The Present Age and Social Order of Dyrhal
Over three generations have passed since the fall of Solkaris. In the years immediately following, Dyrhal contracted. Fields went unworked. Villages were abandoned. Those who could not be fed did not survive. In some regions, famine claimed more lives than war. In others, the wilderness claimed them.
That period of contraction has ended. What remains is leaner, harder, and deliberate.
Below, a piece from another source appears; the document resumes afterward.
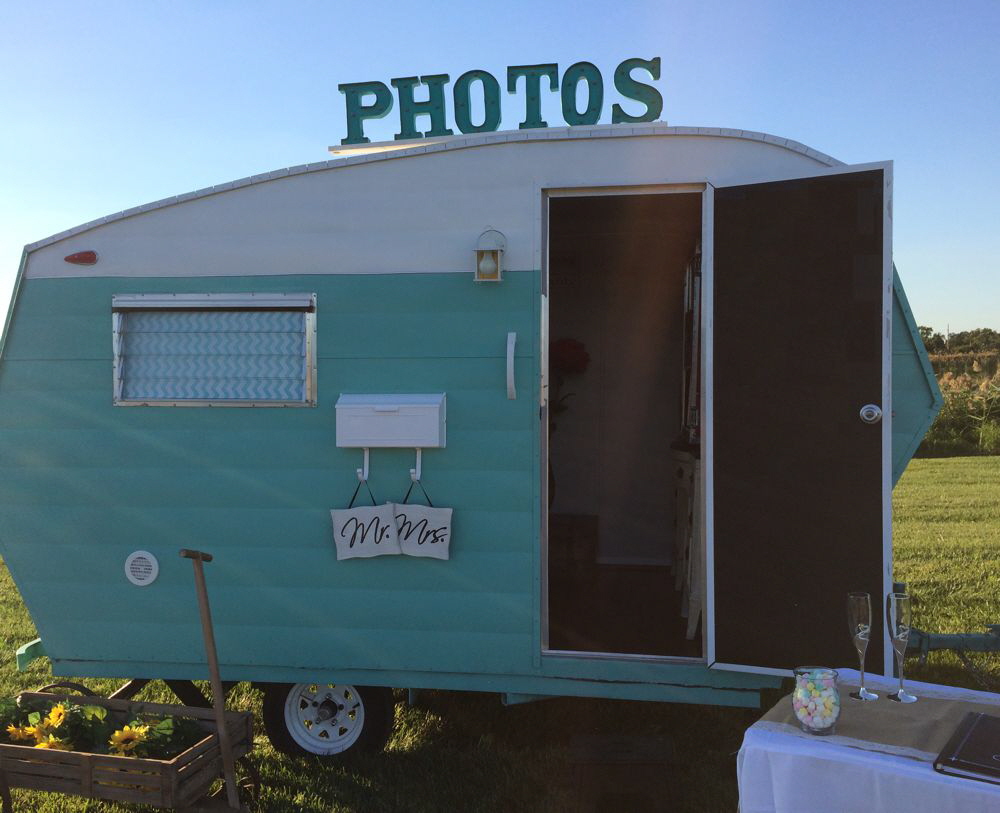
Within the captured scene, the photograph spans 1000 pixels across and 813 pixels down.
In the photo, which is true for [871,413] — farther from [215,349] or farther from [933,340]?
[933,340]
More than fifty independent polities now stand across the continent — baronies, starostwa, and jarldoms — each built around one or two principal settlements and the fortified manors that ring them. All land in Dyrhal is claimed, but much of it is uncontrolled. Between monster territories, humanoid incursions, and rival claims, only that which is patrolled, fortified, and defended is truly possessed.
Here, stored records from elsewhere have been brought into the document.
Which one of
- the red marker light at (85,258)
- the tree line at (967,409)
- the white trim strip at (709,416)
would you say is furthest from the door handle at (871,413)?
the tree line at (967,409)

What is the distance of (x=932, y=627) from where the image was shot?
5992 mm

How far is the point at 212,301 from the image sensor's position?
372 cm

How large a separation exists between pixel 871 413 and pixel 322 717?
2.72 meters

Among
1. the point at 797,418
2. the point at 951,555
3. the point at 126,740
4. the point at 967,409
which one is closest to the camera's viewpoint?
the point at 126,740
Authority is rarely abstract. It is visible in stone walls, timber palisades, and armed patrols moving on foot along guarded roads. A ruler’s power extends only as far as it can be enforced. Distance is a meaningful barrier, and authority diminishes with every mile from a fortified gate. A road unguarded for a fortnight becomes dangerous. A watchtower left unmanned becomes a den.
Life in the Shadow of the Wall
Most people in Dyrhal are born, live, and die within a day’s walk of the settlement where they first drew breath. This is not a failure of ambition. It is the shape of a rational life in a dangerous world.
The land beyond patrolled roads and fortified holdings is not empty. It is occupied — by things that do not recognize borders, that do not respond to authority, and that have grown bolder in the three generations since the empire’s legions stopped hunting them. A farmer who works fields at the edge of a barony’s patrol range understands this with a clarity that no map can fully convey. The tree line is not scenery. It is a boundary between a world that can be defended and one that cannot.